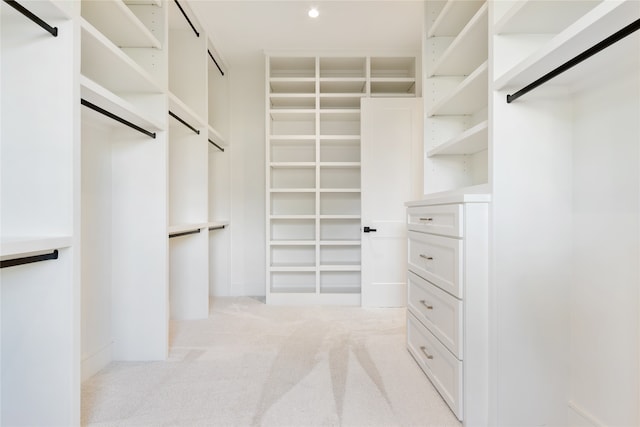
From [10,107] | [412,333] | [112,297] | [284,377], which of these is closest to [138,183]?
[112,297]

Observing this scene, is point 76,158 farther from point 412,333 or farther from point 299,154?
point 299,154

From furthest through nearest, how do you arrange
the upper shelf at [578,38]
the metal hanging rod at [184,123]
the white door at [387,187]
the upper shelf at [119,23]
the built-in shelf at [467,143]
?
the white door at [387,187], the metal hanging rod at [184,123], the upper shelf at [119,23], the built-in shelf at [467,143], the upper shelf at [578,38]

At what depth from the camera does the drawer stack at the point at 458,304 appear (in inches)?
54.2

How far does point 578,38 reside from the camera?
1.02 metres

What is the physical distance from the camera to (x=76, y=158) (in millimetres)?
1228

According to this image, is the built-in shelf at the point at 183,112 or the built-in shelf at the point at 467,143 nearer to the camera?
the built-in shelf at the point at 467,143

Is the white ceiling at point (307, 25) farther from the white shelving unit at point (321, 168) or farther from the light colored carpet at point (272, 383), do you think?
the light colored carpet at point (272, 383)

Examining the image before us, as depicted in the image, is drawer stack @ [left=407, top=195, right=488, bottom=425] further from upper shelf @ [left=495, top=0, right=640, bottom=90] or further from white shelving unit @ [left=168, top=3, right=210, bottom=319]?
white shelving unit @ [left=168, top=3, right=210, bottom=319]

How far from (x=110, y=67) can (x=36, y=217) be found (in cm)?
99

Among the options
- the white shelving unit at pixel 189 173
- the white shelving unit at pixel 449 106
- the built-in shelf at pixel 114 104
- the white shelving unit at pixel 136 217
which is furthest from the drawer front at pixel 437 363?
the built-in shelf at pixel 114 104

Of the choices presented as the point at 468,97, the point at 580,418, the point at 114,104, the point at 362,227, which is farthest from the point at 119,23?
the point at 580,418

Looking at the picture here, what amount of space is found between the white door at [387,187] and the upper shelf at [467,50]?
106 centimetres

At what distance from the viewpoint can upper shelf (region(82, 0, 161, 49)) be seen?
1.69 meters

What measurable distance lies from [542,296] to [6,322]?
2.04 meters
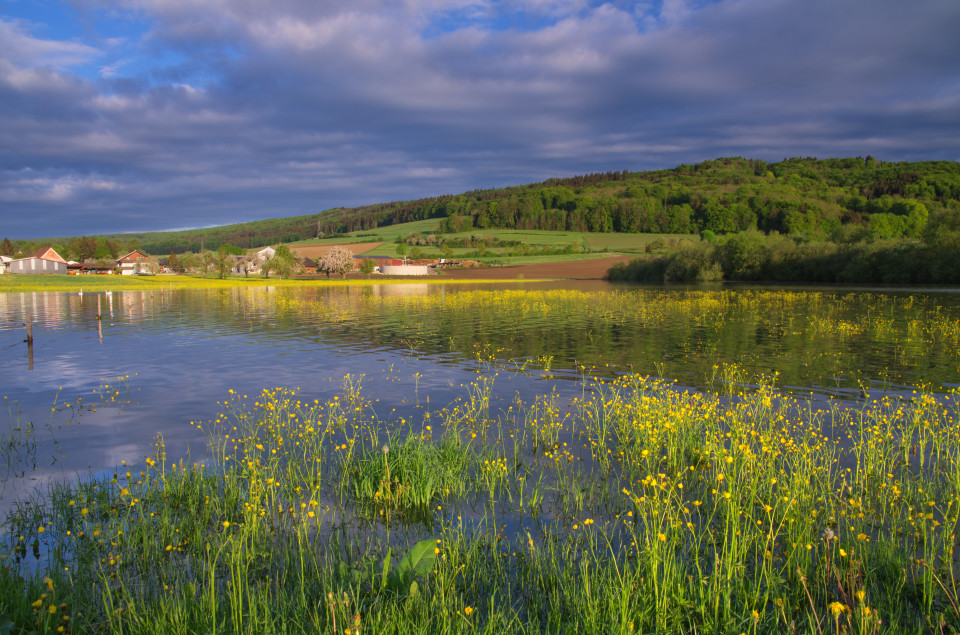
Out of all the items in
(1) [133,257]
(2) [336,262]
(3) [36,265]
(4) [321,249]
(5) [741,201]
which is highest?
(5) [741,201]

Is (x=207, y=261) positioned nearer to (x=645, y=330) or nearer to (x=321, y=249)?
(x=321, y=249)

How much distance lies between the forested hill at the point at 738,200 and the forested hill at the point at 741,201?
10.0 inches

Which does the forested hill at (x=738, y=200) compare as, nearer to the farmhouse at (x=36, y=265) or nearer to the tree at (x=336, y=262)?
the tree at (x=336, y=262)

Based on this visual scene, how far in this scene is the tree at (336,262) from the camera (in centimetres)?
11181

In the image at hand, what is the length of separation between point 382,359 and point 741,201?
135340mm

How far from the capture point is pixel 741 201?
13362cm

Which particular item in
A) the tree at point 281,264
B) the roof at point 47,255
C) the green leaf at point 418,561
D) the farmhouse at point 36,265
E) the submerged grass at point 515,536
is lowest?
the submerged grass at point 515,536

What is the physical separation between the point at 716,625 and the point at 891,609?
1.38 metres

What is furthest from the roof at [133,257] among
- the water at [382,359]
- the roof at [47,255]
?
the water at [382,359]

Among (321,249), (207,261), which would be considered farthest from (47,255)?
(321,249)

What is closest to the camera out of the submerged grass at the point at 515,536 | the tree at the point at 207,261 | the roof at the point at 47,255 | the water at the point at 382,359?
the submerged grass at the point at 515,536

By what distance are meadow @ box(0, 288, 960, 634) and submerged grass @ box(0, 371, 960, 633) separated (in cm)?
4

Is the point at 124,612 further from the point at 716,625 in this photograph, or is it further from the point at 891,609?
the point at 891,609

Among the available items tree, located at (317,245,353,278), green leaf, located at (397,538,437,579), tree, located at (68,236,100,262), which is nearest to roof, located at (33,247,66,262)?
tree, located at (68,236,100,262)
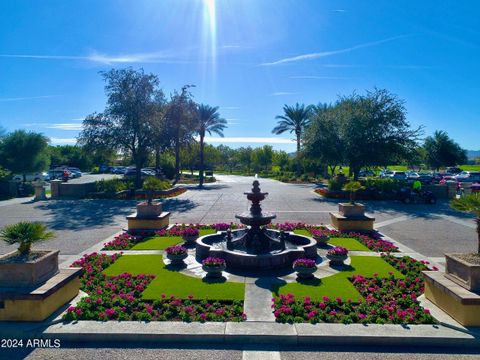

+ + + + + + +

■ Brief ■
Gather every line of the data above that contains the word "upper", matching its case exactly.

■ Answer for the task ■
the upper shelf at [578,38]
the upper shelf at [119,23]
the white door at [387,187], the metal hanging rod at [184,123], the upper shelf at [119,23], the built-in shelf at [467,143], the upper shelf at [578,38]
Examining the image before us, as depicted in the image, is drawer stack @ [left=407, top=195, right=488, bottom=425] further from upper shelf @ [left=495, top=0, right=640, bottom=90] or further from white shelving unit @ [left=168, top=3, right=210, bottom=319]?
Looking at the picture here, what amount of space is found between the white door at [387,187] and the upper shelf at [467,50]?
At what distance from the viewpoint can upper shelf (region(82, 0, 161, 49)) be seen?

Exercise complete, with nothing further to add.